割と学術寄りの、織田信長の後継ぎの人物に関する本。若死にしたが、家督も受けているし、軍功も多い。この年でここまでの経験と実績を持つ武将もいねえな、という著者の感覚ももっとも、と思えた。

本能寺の変での死を避けられるルートが実際あったが、それを選べなかった…というのも事後諸葛亮と言うべき指摘。あの時点で味方の時は有能だったはずの明智が実は無能…というのは分からないよ。無理からぬことだし、その後の展開を知らずに低く評価することはできまい。

美しい日本の歴史 (吉川英治)

歴史漫談みたいなエッセイ集。著者自体がすでに歴史の中にある。なかなか楽しく読めたな。
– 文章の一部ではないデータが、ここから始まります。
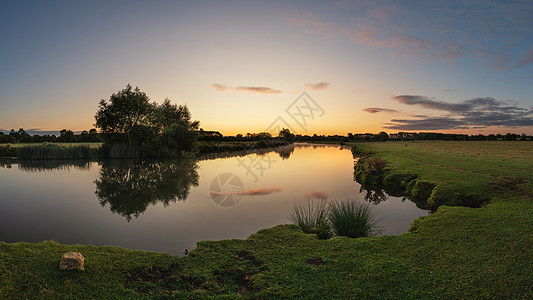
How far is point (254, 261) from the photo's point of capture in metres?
6.17

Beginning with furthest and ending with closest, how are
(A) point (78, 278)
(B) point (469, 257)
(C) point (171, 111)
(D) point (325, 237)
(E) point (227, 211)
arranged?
(C) point (171, 111) → (E) point (227, 211) → (D) point (325, 237) → (B) point (469, 257) → (A) point (78, 278)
しかし吉川英治の作品が無限に無料で読めちゃう時代。なかなかすげーよな。三国志あたり、行きたいところよ。ただあんまり長いのは時間の溶け方がやばすぎるかもなあ。まあ適度な分量のやつから行こうかな。

ワニと龍 (青木良輔)

龍は実はワニのことだった、という歴史考察をフックにして、ワニについてとんでもない知識量を持ったワニマニアが語り続ける。絶え間なく。恐竜との関係とその考察とか、かなり深いものがある。なかなかすごい本だった。学術的な面をしっかり出しつつも、テンポも良い。
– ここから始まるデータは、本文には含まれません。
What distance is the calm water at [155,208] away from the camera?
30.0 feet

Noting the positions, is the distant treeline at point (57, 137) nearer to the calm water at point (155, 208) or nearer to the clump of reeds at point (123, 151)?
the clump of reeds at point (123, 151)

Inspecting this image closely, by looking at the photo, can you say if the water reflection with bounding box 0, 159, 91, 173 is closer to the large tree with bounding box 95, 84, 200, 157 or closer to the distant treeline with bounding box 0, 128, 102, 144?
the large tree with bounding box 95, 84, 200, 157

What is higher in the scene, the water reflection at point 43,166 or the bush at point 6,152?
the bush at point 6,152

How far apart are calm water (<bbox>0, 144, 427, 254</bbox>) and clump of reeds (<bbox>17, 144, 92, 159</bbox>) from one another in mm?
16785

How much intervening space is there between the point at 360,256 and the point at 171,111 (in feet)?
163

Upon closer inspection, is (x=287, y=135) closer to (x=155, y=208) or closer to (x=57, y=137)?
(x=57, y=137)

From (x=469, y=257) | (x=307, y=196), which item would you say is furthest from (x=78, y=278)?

わーにの、おとうさん、わーにの、おとうさん、おっくちっをあっけってー♪

寄生虫館物語 (亀谷了)

目黒の寄生虫館の創始者が平易な文章で語りかける。

寄生虫館、こないだ行ったんだよね。もう1年くらい経つか。なかなかユニークでそそられる施設。実際、かなり面白かった。コロナもあってあんまり人はいなかったし、私設の博物館で研究所だから、こじんまりしていた。ただ面白さはあった。そういえば、来日したビル・ゲイツもここを訪れて楽しんだらしいというニュースも見たな。
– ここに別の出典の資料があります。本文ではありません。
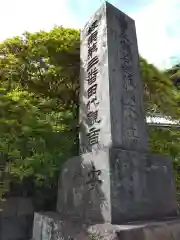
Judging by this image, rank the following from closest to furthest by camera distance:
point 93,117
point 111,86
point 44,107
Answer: point 111,86, point 93,117, point 44,107

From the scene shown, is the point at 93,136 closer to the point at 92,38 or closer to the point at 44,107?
the point at 44,107

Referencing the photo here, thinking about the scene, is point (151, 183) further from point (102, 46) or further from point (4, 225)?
point (4, 225)

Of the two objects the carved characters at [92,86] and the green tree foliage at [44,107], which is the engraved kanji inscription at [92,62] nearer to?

この本はそんな寄生虫館がどうやってできたのか、寄生虫とはどんな存在なのかを示してくれる、いい本だった。読んでよかった。とりあえず今後できることは…野菜は洗うし肉は加熱して食べよう。そしてキタキツネには触らない。

奴隷船の世界史 (布留川正博)

奴隷に関する歴史を記した本。すごい内容だった。

昔のヨーロッパのキリスト教エリアから見た世界(四方をイスラム教徒に囲まれている感じ)とか、割と「そう思って見てなかったな」と思わせるような記述も多い。そして奴隷船だよ。すごいなこれ。まず数がすごい。扱いも酷い。酷くない部分がない。奴隷船で調達するために現地で内戦を起こさせておいて、戦争捕虜の奴隷を引き取っていくとかね。連れて行かれる航海中の死亡率も高い。人間ってなんでこうなんだろう。

中先代の乱 北条時行、鎌倉幕府再興の夢 (鈴木由美)

後醍醐天皇の建武の頃に暴れ回った、北条氏の残党のヒーロー。若かったんですね。というか子供じゃないですか。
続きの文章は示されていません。